US officials contrast Sheikh favorably with other Palestinian
politicians, whom they call long-winded and obstinate. During his last
meeting with US President Joe Biden, Abbas droned on “ad nauseam for 25
minutes before he let Biden utter a word,” said one senior
administration official who was not authorized to speak about the
meeting. PA Prime Minister Mohammad Shtayyeh often subjects visiting
dignitaries to 40-minute lectures on history and international law, US
and European diplomats said. As for Sheikh, “when you go into a room
with him, you can tell he’s really, truly eager for solutions,” the
administration official said. One European diplomat in the region
described him as “a fixer who wants to solve problems, not theorize
about them.”

But “he is about as popular with the Palestinian people as the Shah was
in January 1979,” the administration official said, referring to the
corrupt and authoritarian leader of Iran before a revolution brought
Ayatollah Ruhollah Khomeini to power.

Sheikh’s life story traces the Palestinian national movement’s
decades-long march toward the current impasse. He was 7 when Israel
occupied the West Bank in 1967, imprisoned at 17, and released as a
popular uprising swept the West Bank in the late 1980s.

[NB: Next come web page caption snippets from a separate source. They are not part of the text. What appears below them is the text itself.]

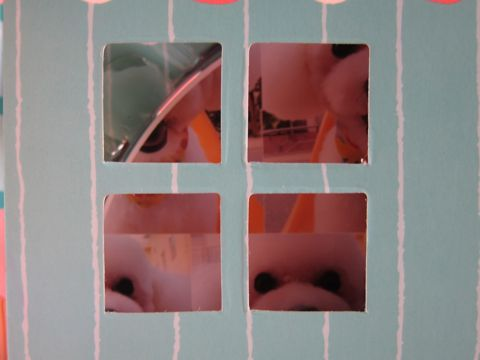 ビションフリーゼトリミング文京区フントヒュッテナノオゾンペットシャワー使用トリミングサロン東京ビションフリーゼカットスタイル犬ハーブパック効果17.jpg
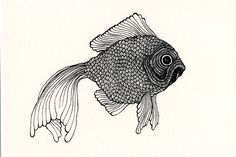 goldfish illustration - Google Search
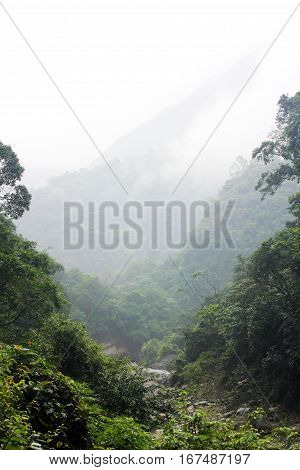Taiwan primeval forest with fog. Jungle in a cloudy day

After the PA’s establishment in the 1990s, Sheikh slowly rose through
its ranks. He served in the nascent Palestinian security forces before
assuming his current role — the head of the General Authority of Civil
Affairs — in 2007. His ministry handles ties with Israel, including the
Israeli permits that allow Palestinians to circumvent restrictions on
their movement.

His journey from leather jacket-wearing street activist to detested
official has paralleled an ever-widening gap between the Palestinian
government and its people, who no longer believe their leaders will free
them from occupation, let alone build a democratic state.

Sheikh works closely with Israel to prevent Palestinian attacks on
Israelis. He negotiates with Israeli officials to upgrade outdated
Palestinian infrastructure. The 62-year-old leader says it’s all
necessary to preserve an increasingly distant hope that Palestinians
will one day achieve freedom.

“We need to narrow the wide gap between us,” said Sheikh, comparing his
approach to seizing one apple instead of an unreachable bundle of four.
“So, however small the accomplishment is, it is important.”

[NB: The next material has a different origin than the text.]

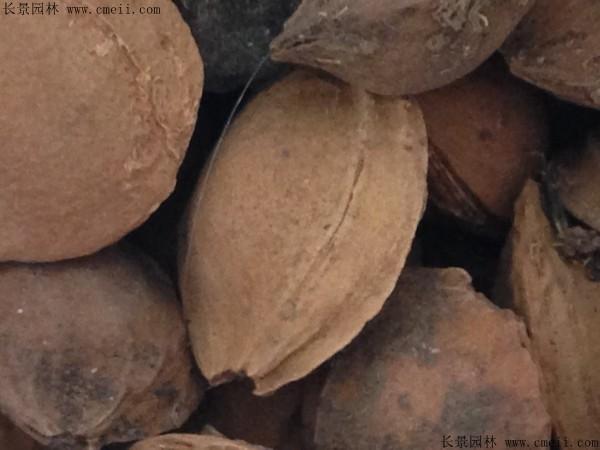 杏树种子图片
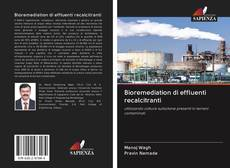 Bookcover of Bioremediation di effluenti recalcitranti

Palestinian prime minister Rami Hamdallah (C) and Palestinian
Authorities civil affairs minister Hussein al-Sheikh (R) are surrounded
by security following their arrival at the Erez border crossing in Beit
Hanun in the northern Gaza Strip on October 2, 2017. (MAHMUD HAMS / AFP)
The fragile edifice of the PA rests on the shoulders of Abbas, who was
first elected to a four-year term in 2005 and now rules by autocratic
fiat. But Sheikh has hardly concealed his desire to succeed Abbas,
drawing ire from opponents who accuse him of acting as if he has already
become president. He has ramped up his online presence and transformed
himself into the PA’s public face, crisscrossing Ramallah in a
Mercedes-Benz flanked by a large security detail.

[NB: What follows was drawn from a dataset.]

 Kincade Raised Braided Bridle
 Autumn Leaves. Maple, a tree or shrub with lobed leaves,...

But few say he could be viewed as a legitimate leader. Like others in
Abbas’s inner circle, Sheikh “began as part of the people but has become
totally isolated. For large portions of the public, he represents
everything that has gone wrong with the Palestinian Authority: out of
touch, corrupt, and tied to Israel,” said Tamir Hayman, who led Israeli
military intelligence until 2021. “You can’t impose a Karzai” on the
Palestinians, said former Palestinian diplomat Mohammed Odeh, referring
to the US-backed Afghan president from 2002 to 2014.